公式サイト →
http://hitler-hagaki-movie.com/
ドイツ人作家ハンス・ファラダがゲシュタポの文書記録を基に執筆した小説の映画化。実際にこういう話があったようだが、人物像などはほぼフィクション
ペンとカードでヒトラー政権に対する告発を続けた夫婦の物語。ヒトラー政権に対する批判をカードに書き、あちこちに置いていく。当然犯罪行為なので、警察の捜査の対象になるのだが、監視カメラがあるわけでもないので、捜査の網をすり抜けて批判文書を書き続ける。
もし自分が1933-45年にドイツ市民としてドイツで生活していたら何をやっていただろう?
目の前でユダヤ人が連行されようが、ナチス政権の独裁に歯止めがかからなかろうが、1市民として権力者には迎合せざるを得ない。家族がいれば家族に類が及ぶのを恐れて猶更自重せざるを得ない。

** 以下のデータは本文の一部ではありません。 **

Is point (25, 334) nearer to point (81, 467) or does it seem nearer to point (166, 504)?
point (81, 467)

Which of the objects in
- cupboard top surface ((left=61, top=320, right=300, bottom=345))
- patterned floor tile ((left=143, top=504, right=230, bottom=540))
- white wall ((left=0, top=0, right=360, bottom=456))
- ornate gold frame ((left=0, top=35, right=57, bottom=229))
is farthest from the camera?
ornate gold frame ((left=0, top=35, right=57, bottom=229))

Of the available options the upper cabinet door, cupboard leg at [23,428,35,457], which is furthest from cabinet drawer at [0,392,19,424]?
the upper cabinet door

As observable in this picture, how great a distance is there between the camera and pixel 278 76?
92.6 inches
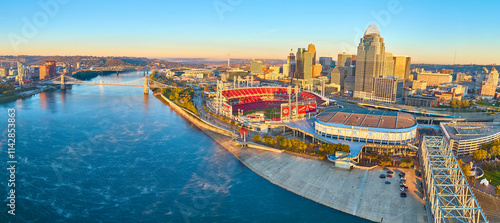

頭ではこんなこと間違っていると思っても、行動に移す勇気はない。
多分実際にその場にいて自分が正義のためにできることは、「積極的に何かをしない」ということだけになりそうだ。せめて自分が手を下さないとか、見逃すとか。こっそり手を差し伸べるとか。
この映画の中に出てくる人はそういう小市民で、誰もが今の世の中は何か違うと思いつつも大勢に流されて生きている。だけど、正義に対してはこっそり敬意を払うのだ。
派手さは無いが見ごたえのある佳作だった。